Key details to know before you start
- Runtime: 92 minutes
- Release year: 2026
- Genres: Thriller
- IMDb rating: 1/10 (limited vote count)
- Production companies: Luxxe Films & Distribution, 315 Media Production, South Bay Talent Group, KDS Entertainment
- Based on: Original fiction (not a true story adaptation)
Is it family-friendly? No. This is a murder thriller with a criminal investigation at its core.
FAQ: Quick answers
Q: Is Sold to Death based on a true story?
No indication of it. The plot—realtor, murdered celebrity clients, buried family secret—appears to be original fiction. The real-estate-world backdrop gives it a grounded, contemporary feel, but it's invented.
Q: Why does it have such a low IMDb score?
Early vote counts on obscure titles don't always reflect broader audience opinion. A handful of negative votes can tank a score before wider audiences even discover the film. Take the rating as one data point, not the final word.
Q: If I liked [thriller with a mystery protagonist], will I like this?

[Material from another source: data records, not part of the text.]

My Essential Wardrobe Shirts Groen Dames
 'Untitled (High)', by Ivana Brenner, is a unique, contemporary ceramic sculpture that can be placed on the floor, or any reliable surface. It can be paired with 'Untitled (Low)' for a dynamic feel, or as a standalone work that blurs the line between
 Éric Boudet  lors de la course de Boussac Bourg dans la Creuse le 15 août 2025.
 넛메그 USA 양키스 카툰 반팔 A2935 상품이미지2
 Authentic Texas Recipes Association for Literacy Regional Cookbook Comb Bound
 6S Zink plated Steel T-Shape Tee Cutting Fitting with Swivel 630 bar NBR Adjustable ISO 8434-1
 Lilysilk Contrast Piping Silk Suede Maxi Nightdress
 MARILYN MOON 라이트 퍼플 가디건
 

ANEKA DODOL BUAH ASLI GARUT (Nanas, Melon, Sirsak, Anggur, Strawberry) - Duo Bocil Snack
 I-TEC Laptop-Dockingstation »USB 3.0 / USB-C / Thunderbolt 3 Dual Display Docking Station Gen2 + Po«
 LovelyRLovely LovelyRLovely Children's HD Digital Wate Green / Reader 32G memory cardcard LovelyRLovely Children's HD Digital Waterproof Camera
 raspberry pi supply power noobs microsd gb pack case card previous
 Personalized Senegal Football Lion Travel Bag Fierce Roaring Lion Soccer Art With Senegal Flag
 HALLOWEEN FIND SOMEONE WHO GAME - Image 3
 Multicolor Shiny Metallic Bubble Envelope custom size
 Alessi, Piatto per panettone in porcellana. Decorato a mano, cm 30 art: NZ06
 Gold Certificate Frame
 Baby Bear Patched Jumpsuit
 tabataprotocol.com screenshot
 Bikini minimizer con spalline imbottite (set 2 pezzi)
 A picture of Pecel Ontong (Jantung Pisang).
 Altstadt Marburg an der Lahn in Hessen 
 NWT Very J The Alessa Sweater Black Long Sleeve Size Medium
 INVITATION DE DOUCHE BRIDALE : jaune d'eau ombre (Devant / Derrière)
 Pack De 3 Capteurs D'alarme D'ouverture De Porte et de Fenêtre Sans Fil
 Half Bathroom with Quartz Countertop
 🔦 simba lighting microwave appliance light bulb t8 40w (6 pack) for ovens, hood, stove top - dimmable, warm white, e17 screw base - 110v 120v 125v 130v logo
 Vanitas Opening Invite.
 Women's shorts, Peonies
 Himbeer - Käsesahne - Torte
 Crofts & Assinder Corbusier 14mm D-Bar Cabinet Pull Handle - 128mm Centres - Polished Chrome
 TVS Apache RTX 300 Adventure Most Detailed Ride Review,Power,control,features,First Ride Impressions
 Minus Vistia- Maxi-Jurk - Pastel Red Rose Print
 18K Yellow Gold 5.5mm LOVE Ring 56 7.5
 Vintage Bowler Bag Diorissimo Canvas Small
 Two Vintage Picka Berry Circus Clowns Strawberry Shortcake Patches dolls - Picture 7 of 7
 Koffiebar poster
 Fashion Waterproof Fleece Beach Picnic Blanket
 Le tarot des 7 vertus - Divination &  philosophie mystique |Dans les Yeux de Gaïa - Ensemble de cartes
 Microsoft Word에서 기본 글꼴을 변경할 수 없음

If you're drawn to contained thrillers where the main character is both investigator and suspect—think Shutter Island–style unreliable-narrator territory—this has that DNA. The family secret angle is similar to films that layer personal history into the mystery structure.
Q: Where can I find it if it's not on my preferred platform?
Check Movie OTT's streaming availability search by your region. Availability varies by country and changes frequently.
Worth your time?
Sold to Death won't be for everyone. The critical reception is what it is. You're going in without a safety net of mainstream reviews. But if you like a character-driven thriller with an interesting premise—and you don't need a nine-figure budget to stay engaged—there's something here. The realtor-as-suspect setup is genuinely fresh for the genre. The family secret lands when it counts.
Runtime's short enough that you're not committing to a five-hour miniseries. One sitting. Done. If it doesn't grab you by the 20-minute mark, you'll know fast.